The balance between free radicals and antioxidants is an important factor for maintaining health and slowing disease progression. The use of antioxidants, particularly natural antioxidants, has become an important strategy for dealing with this cause of widespread diseases. Natural antioxidants have been used as therapeutic tools against many diseases because they are safe, effective, and inexpensive and are among the most commonly used adjuvants in the treatment of several diseases. Camel whey protein (CWP) is considered a strong natural antioxidant because it decreases oxidative stress, enhances immune system function, and increases glutathione levels. The structure of CWP is very similar to that of other types of whey protein from different types of milk. CWP contains many components, such as lactoferrin (LF), lactalbumin, lactoglobulins, lactoperoxidase, and lysozyme, and is rich in immunoglobulins. However, in contrast to other WPs, CWP lacks β-lactoglobulin, the main cause of milk allergies in children. The components of CWP have many beneficial effects, including stimulation of both innate and adaptive immunity and anti-inflammatory, anticancer, antibacterial, and antiviral activities. Recently, it has been shown that CWP and its unique components can facilitate the treatment of impaired diabetic wound healing. However, the molecular mechanisms underlying the protective effects of CWP in human and other animal disorders are not fully understood. Therefore, the current review presents a concise summary of the scientific evidence of the beneficial effects of CWP to support its therapeutic use in disease treatment and nutritional intervention.
Badr G, Ramadan NK, Sayed LH, Badr BM, Omar HM, Selamoglu Z. Why whey? Camel whey protein as a new dietary approach to the management of free radicals and for the treatment of different health disorders. Iran J Basic Med Sci. 2017;20(4):338-349.

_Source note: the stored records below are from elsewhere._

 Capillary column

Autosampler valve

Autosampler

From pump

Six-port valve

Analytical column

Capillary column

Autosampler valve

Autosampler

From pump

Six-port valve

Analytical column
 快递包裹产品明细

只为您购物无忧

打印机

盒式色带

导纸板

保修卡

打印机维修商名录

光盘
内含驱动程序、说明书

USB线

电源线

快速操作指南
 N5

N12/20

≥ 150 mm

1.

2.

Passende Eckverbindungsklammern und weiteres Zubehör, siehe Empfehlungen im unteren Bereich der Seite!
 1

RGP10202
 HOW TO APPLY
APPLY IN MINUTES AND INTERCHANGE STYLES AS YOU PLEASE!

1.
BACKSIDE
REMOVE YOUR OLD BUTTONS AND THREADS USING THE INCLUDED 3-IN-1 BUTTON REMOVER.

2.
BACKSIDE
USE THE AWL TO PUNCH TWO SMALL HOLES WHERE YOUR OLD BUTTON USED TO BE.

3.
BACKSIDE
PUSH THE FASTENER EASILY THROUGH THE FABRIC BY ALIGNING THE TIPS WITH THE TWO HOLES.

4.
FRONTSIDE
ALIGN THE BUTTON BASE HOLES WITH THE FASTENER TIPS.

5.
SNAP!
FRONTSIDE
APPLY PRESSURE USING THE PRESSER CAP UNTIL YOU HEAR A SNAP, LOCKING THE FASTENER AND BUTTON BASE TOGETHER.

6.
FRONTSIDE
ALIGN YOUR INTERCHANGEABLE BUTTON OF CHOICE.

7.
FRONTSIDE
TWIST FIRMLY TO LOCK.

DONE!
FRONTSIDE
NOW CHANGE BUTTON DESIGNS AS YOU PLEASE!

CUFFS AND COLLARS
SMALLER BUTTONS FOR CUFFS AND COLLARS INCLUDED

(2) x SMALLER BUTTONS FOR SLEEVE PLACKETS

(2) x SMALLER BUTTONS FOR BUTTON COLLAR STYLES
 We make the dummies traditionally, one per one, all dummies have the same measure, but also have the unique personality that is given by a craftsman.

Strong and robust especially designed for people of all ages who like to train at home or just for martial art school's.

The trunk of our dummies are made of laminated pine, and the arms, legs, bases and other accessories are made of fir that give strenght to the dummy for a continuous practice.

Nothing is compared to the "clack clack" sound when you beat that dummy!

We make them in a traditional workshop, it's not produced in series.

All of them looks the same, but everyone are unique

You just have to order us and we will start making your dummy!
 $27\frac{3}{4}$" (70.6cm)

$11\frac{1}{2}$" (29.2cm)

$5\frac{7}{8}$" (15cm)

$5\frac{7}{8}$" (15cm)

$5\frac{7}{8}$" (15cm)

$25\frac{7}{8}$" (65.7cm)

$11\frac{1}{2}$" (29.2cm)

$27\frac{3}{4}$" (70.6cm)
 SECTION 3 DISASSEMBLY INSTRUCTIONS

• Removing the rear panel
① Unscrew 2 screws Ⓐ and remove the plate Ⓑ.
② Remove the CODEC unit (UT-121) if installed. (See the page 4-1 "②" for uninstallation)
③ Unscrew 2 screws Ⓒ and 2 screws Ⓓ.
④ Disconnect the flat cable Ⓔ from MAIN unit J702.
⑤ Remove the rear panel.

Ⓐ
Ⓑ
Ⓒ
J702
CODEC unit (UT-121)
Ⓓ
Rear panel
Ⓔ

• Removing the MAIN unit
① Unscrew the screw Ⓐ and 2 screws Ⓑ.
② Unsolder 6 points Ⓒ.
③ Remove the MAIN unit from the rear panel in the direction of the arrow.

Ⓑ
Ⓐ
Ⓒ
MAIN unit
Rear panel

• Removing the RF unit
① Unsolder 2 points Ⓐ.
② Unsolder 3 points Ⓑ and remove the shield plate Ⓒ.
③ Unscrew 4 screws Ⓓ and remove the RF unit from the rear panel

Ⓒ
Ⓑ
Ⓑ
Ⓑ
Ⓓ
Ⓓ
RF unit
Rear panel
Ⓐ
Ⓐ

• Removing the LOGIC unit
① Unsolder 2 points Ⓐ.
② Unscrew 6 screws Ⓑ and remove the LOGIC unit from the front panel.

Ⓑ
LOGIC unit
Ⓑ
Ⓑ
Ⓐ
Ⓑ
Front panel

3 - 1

Treatment of cow’s milk allergy (CMA) in children includes avoidance of cow’s milk and providing a milk substitute. This study was designed to determine whether CMA children could safely consume camel’s milk as an alternative, and skin-prick test (SPT) to camel’s milk could be a reliable tool in selecting them. Between April 2007 and February 2010, children with confirmed CMA seen at the Allergy-Immunology Clinic, Hamad Medical Corp., were enrolled into this prospective cohort study. Subjects had a detailed history and medical examination, complete blood count with differential count, total serum IgE, and specific IgE test and SPT to cow’s milk. Patients with positive SPT and an elevated cow’s milk-specific IgE had negative SPT to camel’s milk. Of 35 children (23 male and 12 female children) aged 4-126 months (median, 21 months), 23 patients (65.7%) presented with acute urticaria, 17 (48.6%) with atopic dermatitis, 9 (25.7%) with anaphylaxis, 8 (22.9%) with failure to thrive, and 5 (14.3%) with chronic vomiting. Twenty-eight patients (80%) had family history of allergy. Twenty-six patients (74.3%) were breast-fed for ≤18 months. Mean white blood cell count was 9860.5 cells/μL, absolute eosinophil count was 1219 cells/μL, IgE was 682 IU/mL, and cow’s milk-specific IgE was 22.01 kU/L. Only 7 patients (20%) had positive SPT to camel’s milk and 28 (80%) were negative to camel’s milk. All patients with negative SPT took camel’s milk without any reactions. In children with CMA, SPT is a reliable clinical test in ruling out reactivity to camel’s milk so these children could safely take camel’s milk as an alternative nutrient.
Ehlayel MS, Hazeima KA, Al-Mesaifri F, Bener A. Allergy Asthma Proc. 2011 May-Jun;32(3):255-8. doi: 10.2500/aap.2011.32.3429
Korashy (2012) and fellow researchers published one of the first articles about the molecular mechanisms that govern the effect of camel milk on human cancer in 2012. Their research found the following:
Camel milk inhibited HepG2 (liver carcinoma) and MCF7 (breast cancer) cells survival and proliferation through the activation of both the extrinsic and intrinsic apoptotic pathways.
Camel milk significantly inhibited HepG2 and MCF7 cells proliferation (rapid increase in number).
Camel milk contains lyzosomes, lactoferrins, immunoglobulins and higher amounts of antioxidant vitamins E and C, compared to bovine milk.
Among these mediators, lactoferrin, an iron-binding glycoprotein, is known to exert in vitro and in vivo antitumor activity.
This study demonstrated that camel milk induces apoptosis (a form of programmed cell death) in HepG2 and MCF7 cells through apoptotic- and oxidative stress-mediated mechanisms.